**Exercise prompt:** Once you find the line containing "I fratelli Gaetano" in the data below, copy it and each following line exactly, up to and including the line containing "изготовление скамейки из", and nothing else.

**Listed records:**
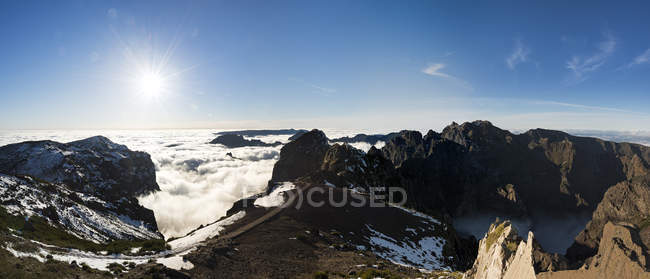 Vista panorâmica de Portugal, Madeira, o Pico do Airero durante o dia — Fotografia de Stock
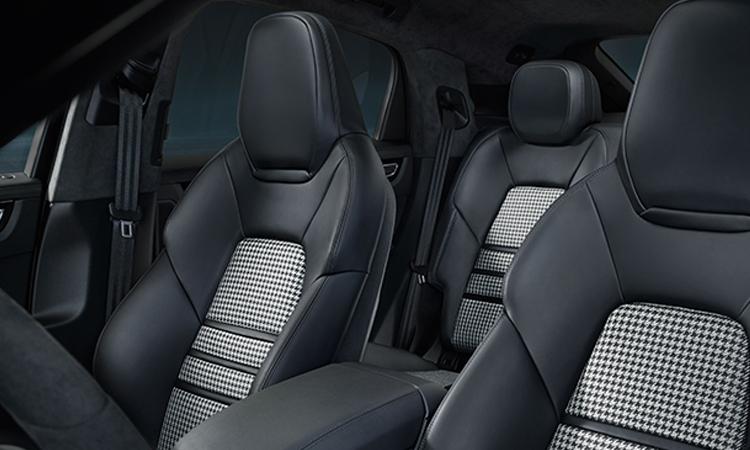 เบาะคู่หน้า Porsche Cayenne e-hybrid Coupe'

* * *

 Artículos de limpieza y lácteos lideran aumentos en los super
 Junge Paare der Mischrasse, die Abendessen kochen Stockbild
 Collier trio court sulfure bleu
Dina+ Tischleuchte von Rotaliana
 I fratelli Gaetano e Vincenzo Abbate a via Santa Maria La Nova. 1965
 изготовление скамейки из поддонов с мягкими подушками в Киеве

...

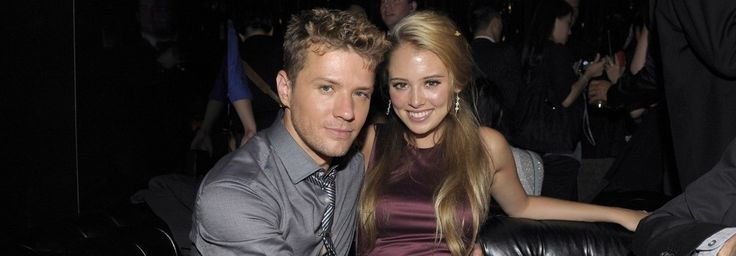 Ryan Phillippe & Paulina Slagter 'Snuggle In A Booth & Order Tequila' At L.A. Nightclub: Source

**Result:**
 I fratelli Gaetano e Vincenzo Abbate a via Santa Maria La Nova. 1965
 изготовление скамейки из поддонов с мягкими подушками в Киеве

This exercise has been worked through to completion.